Bergen-Belsen was liberated by the British on April 15, 1945. In May, Felicia and Estia were taken to a Displaced Persons (DP) camp in Lingen, Germany. In the camp, Felicia worked as a translator and met her future husband and fellow survivor, Arthur. After 6 or 7 months in the DP camp, Felicia moved to Paris, where her sister Lola was living, while Arthur completed his studies in England. Felicia and Arthur were married in England on July 3, 1948. They later moved to Canada and then the USA. The couple had four sons: Richard, Andrew, Michael, and Matthew.
Karen Treiger shares the survival story of her mother- and father-in-law, Esther and Sam Goldberg. Karen knew that they had amazing stories of survival, but she wanted to fully understand their struggles and experiences and began to research their stories.
Esther and Sam both grew up in Poland prior to the outbreak of World War II. Sam was drafted into the Soviet Army and imprisoned in a German POW Camp. He escaped, but was eventually deported to the Nazi death camp Treblinka. In 1943, Sam escaped from Treblinka and found safety in a nearby forest, where he met Esther. Esther had already established a hiding place there after fleeing Stozeck, Poland.
Esther and Sam survived in hiding with the help of the non-Jewish Stys families. After the birth of their first child and several years in displaced persons camps, the Goldbergs came to the United States in 1949.

================================

§ THINGS TO DO:
a) According to the survivor stories, why did Karen Treiger begin researching the stories of Esther and Sam Goldberg? Answer in one or two sentences.
b) List the sons of Felicia and Arthur as they are named in the survivor stories.

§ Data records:
================================

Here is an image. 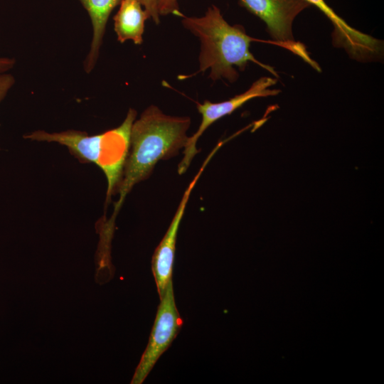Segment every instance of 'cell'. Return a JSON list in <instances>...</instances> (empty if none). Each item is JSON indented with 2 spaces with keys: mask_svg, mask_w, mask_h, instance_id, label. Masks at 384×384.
Returning <instances> with one entry per match:
<instances>
[{
  "mask_svg": "<svg viewBox=\"0 0 384 384\" xmlns=\"http://www.w3.org/2000/svg\"><path fill=\"white\" fill-rule=\"evenodd\" d=\"M218 145L211 151L201 169L185 191L171 223L161 241L156 247L151 259V270L156 282L159 298L164 294L169 283L172 280V272L176 251L178 227L192 190L195 187L206 166L218 150Z\"/></svg>",
  "mask_w": 384,
  "mask_h": 384,
  "instance_id": "cell-7",
  "label": "cell"
},
{
  "mask_svg": "<svg viewBox=\"0 0 384 384\" xmlns=\"http://www.w3.org/2000/svg\"><path fill=\"white\" fill-rule=\"evenodd\" d=\"M182 18L183 27L198 37L201 44L200 68L190 77L210 68L213 80L223 78L233 83L239 76L235 67L244 71L250 61L277 76L272 67L259 62L250 51L251 42L257 40L248 36L241 25L229 24L216 6L208 7L203 16Z\"/></svg>",
  "mask_w": 384,
  "mask_h": 384,
  "instance_id": "cell-2",
  "label": "cell"
},
{
  "mask_svg": "<svg viewBox=\"0 0 384 384\" xmlns=\"http://www.w3.org/2000/svg\"><path fill=\"white\" fill-rule=\"evenodd\" d=\"M80 1L89 14L93 28L90 50L84 65L85 71L90 73L97 62L109 16L123 0Z\"/></svg>",
  "mask_w": 384,
  "mask_h": 384,
  "instance_id": "cell-10",
  "label": "cell"
},
{
  "mask_svg": "<svg viewBox=\"0 0 384 384\" xmlns=\"http://www.w3.org/2000/svg\"><path fill=\"white\" fill-rule=\"evenodd\" d=\"M138 1L142 6L144 7L146 11L149 18L152 19V21L156 23H159V14L157 9L156 0H137Z\"/></svg>",
  "mask_w": 384,
  "mask_h": 384,
  "instance_id": "cell-12",
  "label": "cell"
},
{
  "mask_svg": "<svg viewBox=\"0 0 384 384\" xmlns=\"http://www.w3.org/2000/svg\"><path fill=\"white\" fill-rule=\"evenodd\" d=\"M14 82V78L11 75L0 74V102L5 97Z\"/></svg>",
  "mask_w": 384,
  "mask_h": 384,
  "instance_id": "cell-13",
  "label": "cell"
},
{
  "mask_svg": "<svg viewBox=\"0 0 384 384\" xmlns=\"http://www.w3.org/2000/svg\"><path fill=\"white\" fill-rule=\"evenodd\" d=\"M156 5L159 16L174 14L180 17L184 16L179 11L177 0H156Z\"/></svg>",
  "mask_w": 384,
  "mask_h": 384,
  "instance_id": "cell-11",
  "label": "cell"
},
{
  "mask_svg": "<svg viewBox=\"0 0 384 384\" xmlns=\"http://www.w3.org/2000/svg\"><path fill=\"white\" fill-rule=\"evenodd\" d=\"M183 325L177 309L172 280L160 297L148 344L136 368L131 384H142L160 356L169 348Z\"/></svg>",
  "mask_w": 384,
  "mask_h": 384,
  "instance_id": "cell-5",
  "label": "cell"
},
{
  "mask_svg": "<svg viewBox=\"0 0 384 384\" xmlns=\"http://www.w3.org/2000/svg\"><path fill=\"white\" fill-rule=\"evenodd\" d=\"M119 5L114 16L117 40L120 43L132 40L135 44H142L144 22L149 18L146 11L137 0H123Z\"/></svg>",
  "mask_w": 384,
  "mask_h": 384,
  "instance_id": "cell-9",
  "label": "cell"
},
{
  "mask_svg": "<svg viewBox=\"0 0 384 384\" xmlns=\"http://www.w3.org/2000/svg\"><path fill=\"white\" fill-rule=\"evenodd\" d=\"M190 124L189 117L165 114L154 105L147 107L140 118L133 122L131 151L116 191L119 198L114 204L111 217L97 223L96 228L100 237L112 239L115 219L127 195L137 183L151 174L159 161L170 159L184 148Z\"/></svg>",
  "mask_w": 384,
  "mask_h": 384,
  "instance_id": "cell-1",
  "label": "cell"
},
{
  "mask_svg": "<svg viewBox=\"0 0 384 384\" xmlns=\"http://www.w3.org/2000/svg\"><path fill=\"white\" fill-rule=\"evenodd\" d=\"M238 3L265 23L276 43L302 57L315 69L320 70L304 47L294 41L292 35L294 18L311 6L309 3L306 0H238Z\"/></svg>",
  "mask_w": 384,
  "mask_h": 384,
  "instance_id": "cell-4",
  "label": "cell"
},
{
  "mask_svg": "<svg viewBox=\"0 0 384 384\" xmlns=\"http://www.w3.org/2000/svg\"><path fill=\"white\" fill-rule=\"evenodd\" d=\"M137 112L129 109L118 127L96 135L68 130L48 133L42 130L24 136L36 141L55 142L67 146L70 152L83 163H93L104 172L107 181L106 206L116 192L130 147V134Z\"/></svg>",
  "mask_w": 384,
  "mask_h": 384,
  "instance_id": "cell-3",
  "label": "cell"
},
{
  "mask_svg": "<svg viewBox=\"0 0 384 384\" xmlns=\"http://www.w3.org/2000/svg\"><path fill=\"white\" fill-rule=\"evenodd\" d=\"M15 60L8 58H0V73L6 72L13 68Z\"/></svg>",
  "mask_w": 384,
  "mask_h": 384,
  "instance_id": "cell-14",
  "label": "cell"
},
{
  "mask_svg": "<svg viewBox=\"0 0 384 384\" xmlns=\"http://www.w3.org/2000/svg\"><path fill=\"white\" fill-rule=\"evenodd\" d=\"M276 82L277 80L274 78L262 77L253 82L247 90L230 100L215 103L205 100L202 104L198 103L197 109L202 116V120L197 131L188 138L183 148V157L178 166V174L181 175L186 171L193 157L198 153L196 148L198 139L213 123L231 114L253 98L278 95L280 90L270 89Z\"/></svg>",
  "mask_w": 384,
  "mask_h": 384,
  "instance_id": "cell-6",
  "label": "cell"
},
{
  "mask_svg": "<svg viewBox=\"0 0 384 384\" xmlns=\"http://www.w3.org/2000/svg\"><path fill=\"white\" fill-rule=\"evenodd\" d=\"M315 6L331 22L334 28V42L345 48L352 57L370 58L381 50L380 41L350 26L326 3L324 0H306Z\"/></svg>",
  "mask_w": 384,
  "mask_h": 384,
  "instance_id": "cell-8",
  "label": "cell"
}]
</instances>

================================

§ FINAL ANSWERS:
a) Karen knew that Esther and Sam had amazing stories of survival, but she wanted to fully understand their struggles and experiences, so she began to research their stories.

b) Richard, Andrew, Michael, Matthew